講演情報
[P061C [発表前半]]電気炉酸化スラグを用いたミネラルカーボネーションおよびクロム除去の統合プロセス検討
○仁田 光一1[修士課程]、髙谷 雄太郎1 (1. 東京大学大学院)
キーワード:
電気炉酸化スラグ、ミネラルカーボネーション、焙焼、クロム除去
2050年カーボンニュートラルの実現に向けて、CO₂を安定な炭酸塩として固定するミネラルカーボネーション(MCT)が注目されている。電気炉酸化スラグはCaやMgを多く含みMCTの材料として有望である一方、有害元素であるCrを含むことが利用拡大の課題となっている。本研究では、電気炉酸化スラグを対象に、Cr除去とCO₂固定を同時に達成する統合プロセスの構築を目的とした。
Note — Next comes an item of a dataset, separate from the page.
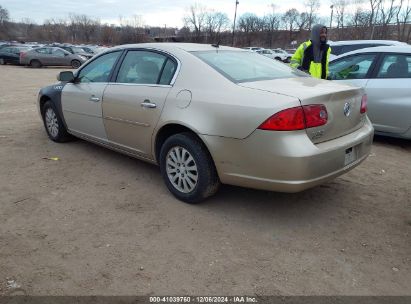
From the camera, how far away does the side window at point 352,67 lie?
20.8ft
前処理として粉砕および500-900度での焙焼、NaOHを5wt%から40wt%添加し焙焼等を行ったものを実験試料として用いてCO₂圧入下で炭酸化試験を実施した。さらに、ICP-OES、TOC、XRDなどの分析結果に基づきCr溶出挙動およびCO₂固定量を検討した。その結果、通常焙焼のみではCr溶出はほとんど進行しなかったが、NaOHを添加して焙焼することでCr溶出量が大幅に増加した。また、NaOH添加条件では炭酸塩生成に伴うCO₂固定量の増加も確認された。以上より、NaOH添加焙焼はスラグ中Crの存在形態を変化させ、Cr除去に有効であるとともに、スラグのCO₂固定能力を向上させる可能性が示された。